Transaction in Jeopardy 

In March, CTFE and FEC agreed to purchase Star's 50% interest in the AU$3.6 billion (US$2.4 billion) project, which many analysts referred to as a fire-sale price. 

The agreement is viewed as a saving grace for Star, which has struggled with a severe financial crisis during the last two years. This would allow the company to eliminate a AU$1.4 billion (US$900 million) debt responsibility and obtain a monthly AU$5 million (US$4 million) management fee for overseeing the Brisbane casino, while redirecting resources to its other main assets. 
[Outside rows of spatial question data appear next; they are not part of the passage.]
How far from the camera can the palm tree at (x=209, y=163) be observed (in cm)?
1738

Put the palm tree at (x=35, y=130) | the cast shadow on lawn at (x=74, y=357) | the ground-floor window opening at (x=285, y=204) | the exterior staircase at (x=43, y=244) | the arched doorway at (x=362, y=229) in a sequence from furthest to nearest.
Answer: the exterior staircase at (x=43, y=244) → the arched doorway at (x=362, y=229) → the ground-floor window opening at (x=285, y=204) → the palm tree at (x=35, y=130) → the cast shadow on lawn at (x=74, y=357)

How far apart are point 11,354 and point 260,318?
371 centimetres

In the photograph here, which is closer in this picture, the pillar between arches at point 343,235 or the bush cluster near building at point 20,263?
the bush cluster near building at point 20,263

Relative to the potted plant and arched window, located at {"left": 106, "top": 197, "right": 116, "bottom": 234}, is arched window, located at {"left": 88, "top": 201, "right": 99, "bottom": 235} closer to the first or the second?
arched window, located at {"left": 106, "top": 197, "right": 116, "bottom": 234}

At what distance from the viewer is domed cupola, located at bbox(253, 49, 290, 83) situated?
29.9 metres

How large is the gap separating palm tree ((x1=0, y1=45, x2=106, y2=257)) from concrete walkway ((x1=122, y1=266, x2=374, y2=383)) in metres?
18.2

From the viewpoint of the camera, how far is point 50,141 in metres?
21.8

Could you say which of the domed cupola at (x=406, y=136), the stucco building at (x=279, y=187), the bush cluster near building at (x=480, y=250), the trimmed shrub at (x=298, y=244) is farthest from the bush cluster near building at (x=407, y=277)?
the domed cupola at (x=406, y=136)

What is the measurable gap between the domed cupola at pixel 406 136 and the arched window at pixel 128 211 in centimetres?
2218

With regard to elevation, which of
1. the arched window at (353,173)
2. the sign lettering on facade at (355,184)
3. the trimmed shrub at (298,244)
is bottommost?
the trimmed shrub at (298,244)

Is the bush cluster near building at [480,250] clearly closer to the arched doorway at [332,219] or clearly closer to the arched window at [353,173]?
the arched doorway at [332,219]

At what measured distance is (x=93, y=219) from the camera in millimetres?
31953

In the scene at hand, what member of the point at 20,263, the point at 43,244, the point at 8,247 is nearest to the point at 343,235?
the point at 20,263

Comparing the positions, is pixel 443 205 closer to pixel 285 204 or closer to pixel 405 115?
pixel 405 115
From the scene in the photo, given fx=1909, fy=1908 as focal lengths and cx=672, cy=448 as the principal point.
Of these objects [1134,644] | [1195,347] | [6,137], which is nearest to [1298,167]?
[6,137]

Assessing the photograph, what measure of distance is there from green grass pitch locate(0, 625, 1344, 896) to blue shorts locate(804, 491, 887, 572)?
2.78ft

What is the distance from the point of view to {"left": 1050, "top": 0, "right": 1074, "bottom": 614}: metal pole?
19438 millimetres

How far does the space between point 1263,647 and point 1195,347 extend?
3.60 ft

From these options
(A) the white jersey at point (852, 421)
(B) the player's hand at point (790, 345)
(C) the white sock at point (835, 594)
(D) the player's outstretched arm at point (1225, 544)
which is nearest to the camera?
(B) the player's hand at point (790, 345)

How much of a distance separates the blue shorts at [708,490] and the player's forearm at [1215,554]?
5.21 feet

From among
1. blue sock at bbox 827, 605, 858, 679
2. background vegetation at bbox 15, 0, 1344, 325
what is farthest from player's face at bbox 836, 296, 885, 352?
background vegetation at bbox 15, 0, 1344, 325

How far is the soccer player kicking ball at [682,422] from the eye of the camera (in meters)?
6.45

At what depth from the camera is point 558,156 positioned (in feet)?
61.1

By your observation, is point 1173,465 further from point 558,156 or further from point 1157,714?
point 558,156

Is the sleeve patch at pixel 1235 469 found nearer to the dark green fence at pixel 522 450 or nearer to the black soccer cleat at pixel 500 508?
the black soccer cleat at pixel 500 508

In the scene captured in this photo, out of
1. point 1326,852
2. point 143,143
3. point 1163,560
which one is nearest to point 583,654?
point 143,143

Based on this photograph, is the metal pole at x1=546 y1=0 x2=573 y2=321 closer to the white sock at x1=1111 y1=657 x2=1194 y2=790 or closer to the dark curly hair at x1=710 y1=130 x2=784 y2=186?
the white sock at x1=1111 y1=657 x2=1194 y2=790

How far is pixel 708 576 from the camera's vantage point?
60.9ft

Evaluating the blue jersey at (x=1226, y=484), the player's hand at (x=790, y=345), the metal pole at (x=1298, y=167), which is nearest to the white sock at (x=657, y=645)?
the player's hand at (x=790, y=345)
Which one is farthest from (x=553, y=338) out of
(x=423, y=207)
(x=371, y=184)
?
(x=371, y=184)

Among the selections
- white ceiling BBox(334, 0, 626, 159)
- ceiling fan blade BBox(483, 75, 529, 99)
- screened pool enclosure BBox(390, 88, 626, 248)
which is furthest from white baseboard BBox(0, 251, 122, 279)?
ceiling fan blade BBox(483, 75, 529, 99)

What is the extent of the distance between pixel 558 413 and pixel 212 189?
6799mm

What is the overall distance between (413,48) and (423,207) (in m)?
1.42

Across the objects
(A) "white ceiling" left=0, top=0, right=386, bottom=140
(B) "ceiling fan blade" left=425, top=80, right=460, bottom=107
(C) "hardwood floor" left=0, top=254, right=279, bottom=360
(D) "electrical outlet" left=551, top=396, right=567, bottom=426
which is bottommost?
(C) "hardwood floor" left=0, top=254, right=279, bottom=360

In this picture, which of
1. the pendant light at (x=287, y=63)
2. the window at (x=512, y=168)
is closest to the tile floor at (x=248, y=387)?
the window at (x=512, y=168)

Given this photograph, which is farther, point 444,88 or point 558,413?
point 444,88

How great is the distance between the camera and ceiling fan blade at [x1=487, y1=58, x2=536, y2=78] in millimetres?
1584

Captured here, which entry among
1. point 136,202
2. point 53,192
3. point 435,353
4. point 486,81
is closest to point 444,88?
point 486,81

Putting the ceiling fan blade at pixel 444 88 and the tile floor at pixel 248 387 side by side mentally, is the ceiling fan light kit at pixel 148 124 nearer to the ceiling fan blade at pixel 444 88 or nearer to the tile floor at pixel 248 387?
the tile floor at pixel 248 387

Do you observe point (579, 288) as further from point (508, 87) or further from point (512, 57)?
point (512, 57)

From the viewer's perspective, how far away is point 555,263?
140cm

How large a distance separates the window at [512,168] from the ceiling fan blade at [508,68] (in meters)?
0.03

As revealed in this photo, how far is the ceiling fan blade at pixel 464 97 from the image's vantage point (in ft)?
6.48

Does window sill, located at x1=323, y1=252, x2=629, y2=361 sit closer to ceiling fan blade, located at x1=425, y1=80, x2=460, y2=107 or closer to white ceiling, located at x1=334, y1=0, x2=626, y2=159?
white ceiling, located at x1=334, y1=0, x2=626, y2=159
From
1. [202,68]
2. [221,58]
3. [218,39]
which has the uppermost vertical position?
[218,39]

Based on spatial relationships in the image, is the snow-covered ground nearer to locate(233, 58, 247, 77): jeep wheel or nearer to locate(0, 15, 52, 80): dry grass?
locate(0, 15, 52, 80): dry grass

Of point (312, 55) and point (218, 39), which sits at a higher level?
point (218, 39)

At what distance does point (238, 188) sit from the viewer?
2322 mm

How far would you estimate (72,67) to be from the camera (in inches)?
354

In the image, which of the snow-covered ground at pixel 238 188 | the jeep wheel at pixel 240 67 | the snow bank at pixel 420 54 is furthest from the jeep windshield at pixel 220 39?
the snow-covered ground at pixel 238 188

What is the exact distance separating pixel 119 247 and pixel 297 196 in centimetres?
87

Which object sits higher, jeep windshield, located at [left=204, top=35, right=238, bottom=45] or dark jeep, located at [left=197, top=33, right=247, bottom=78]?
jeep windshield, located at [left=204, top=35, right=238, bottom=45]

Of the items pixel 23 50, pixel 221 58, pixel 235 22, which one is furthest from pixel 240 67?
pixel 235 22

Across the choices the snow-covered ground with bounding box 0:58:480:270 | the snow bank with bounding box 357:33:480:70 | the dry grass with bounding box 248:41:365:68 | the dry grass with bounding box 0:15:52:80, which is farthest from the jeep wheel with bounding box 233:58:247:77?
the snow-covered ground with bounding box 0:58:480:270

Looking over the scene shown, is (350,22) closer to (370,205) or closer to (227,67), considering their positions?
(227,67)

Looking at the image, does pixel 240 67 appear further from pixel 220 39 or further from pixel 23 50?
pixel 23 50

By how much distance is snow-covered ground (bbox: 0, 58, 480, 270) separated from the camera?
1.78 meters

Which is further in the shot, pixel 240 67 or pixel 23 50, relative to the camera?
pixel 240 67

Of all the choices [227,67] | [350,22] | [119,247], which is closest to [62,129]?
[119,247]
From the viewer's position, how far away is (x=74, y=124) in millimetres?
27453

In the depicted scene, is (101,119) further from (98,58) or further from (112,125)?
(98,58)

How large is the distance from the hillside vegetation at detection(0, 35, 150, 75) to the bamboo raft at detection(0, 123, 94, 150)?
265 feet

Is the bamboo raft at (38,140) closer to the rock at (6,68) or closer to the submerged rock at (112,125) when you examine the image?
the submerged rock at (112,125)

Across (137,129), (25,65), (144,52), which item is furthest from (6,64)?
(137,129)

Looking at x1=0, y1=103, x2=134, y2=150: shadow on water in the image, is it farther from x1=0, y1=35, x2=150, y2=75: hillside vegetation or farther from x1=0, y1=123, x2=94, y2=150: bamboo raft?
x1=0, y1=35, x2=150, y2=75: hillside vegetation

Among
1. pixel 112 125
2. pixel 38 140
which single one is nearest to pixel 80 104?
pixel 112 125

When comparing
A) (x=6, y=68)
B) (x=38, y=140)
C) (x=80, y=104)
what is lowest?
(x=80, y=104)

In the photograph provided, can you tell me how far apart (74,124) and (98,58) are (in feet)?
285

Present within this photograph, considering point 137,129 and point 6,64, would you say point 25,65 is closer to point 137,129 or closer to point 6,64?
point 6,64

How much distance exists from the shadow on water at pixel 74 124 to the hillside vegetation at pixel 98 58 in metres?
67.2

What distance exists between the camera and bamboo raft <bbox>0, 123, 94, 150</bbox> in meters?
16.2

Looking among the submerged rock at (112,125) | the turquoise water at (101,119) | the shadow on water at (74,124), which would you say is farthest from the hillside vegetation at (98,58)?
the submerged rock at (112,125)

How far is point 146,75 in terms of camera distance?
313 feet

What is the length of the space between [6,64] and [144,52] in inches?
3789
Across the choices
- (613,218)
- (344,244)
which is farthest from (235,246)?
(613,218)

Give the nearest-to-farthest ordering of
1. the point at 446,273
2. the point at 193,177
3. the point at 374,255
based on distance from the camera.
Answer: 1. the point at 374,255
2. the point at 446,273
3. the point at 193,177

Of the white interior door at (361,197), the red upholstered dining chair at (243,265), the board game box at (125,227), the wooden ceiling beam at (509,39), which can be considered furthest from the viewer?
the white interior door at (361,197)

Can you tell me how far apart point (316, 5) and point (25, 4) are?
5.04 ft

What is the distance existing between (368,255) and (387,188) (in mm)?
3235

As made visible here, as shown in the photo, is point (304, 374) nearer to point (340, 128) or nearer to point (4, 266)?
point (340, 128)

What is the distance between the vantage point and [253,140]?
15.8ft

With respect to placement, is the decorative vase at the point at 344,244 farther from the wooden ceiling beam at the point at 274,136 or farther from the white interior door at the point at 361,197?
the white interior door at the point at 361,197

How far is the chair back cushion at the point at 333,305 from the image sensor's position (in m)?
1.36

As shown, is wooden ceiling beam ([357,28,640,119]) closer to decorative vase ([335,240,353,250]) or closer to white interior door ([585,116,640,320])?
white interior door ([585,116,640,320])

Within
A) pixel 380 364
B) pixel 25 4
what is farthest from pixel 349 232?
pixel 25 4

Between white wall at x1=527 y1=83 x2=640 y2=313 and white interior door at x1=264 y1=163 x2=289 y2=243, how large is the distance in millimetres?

Star has suffered significant losses and witnessed a steep drop in market value due to investigations in various jurisdictions regarding anti-money laundering (AML) violations and shortcomings in corporate governance. 

At its nadir, in late February, the casino operator was reportedly holding only AU$79 million (US$52 million) in cash, barely sufficient to keep operations running for another week. 

A capital infusion of AU$300 million (US$195 million) from the US gaming company Bally’s Corporation (NYSE: BALY.T) and the Mathieson family, the firm's largest current investor, seems to have prevented insolvency. The agreement will allow the US-based operator to gain majority control of the company, subject to finalizing the investment terms. 

 

Bally’s Anxieties? 

However, Bally’s recently stated that it is unwilling to relinquish control of the Queen’s Wharf. In an interview with Asian Gaming Brief on Friday, Bally’s chairman Soo Kim cautioned that his company might withdraw from the rescue agreement if Australia’s financial regulator, AUSTRAC, prevails. 

In November 2022, the agency initiated civil action against Star for purported violations of laws concerning anti-money laundering (AML) and counter-terrorism financing. AUSTRAC seeks a federal court to levy a AU$400 million (US$260 million) penalty on the troubled casino operator. 

Star has cautioned that a fine of AU$100 million could threaten its viability to operate as a going concern. 

“One of the conditions precedent to our making the final investment and converting is that the company is solvent,” Kim said.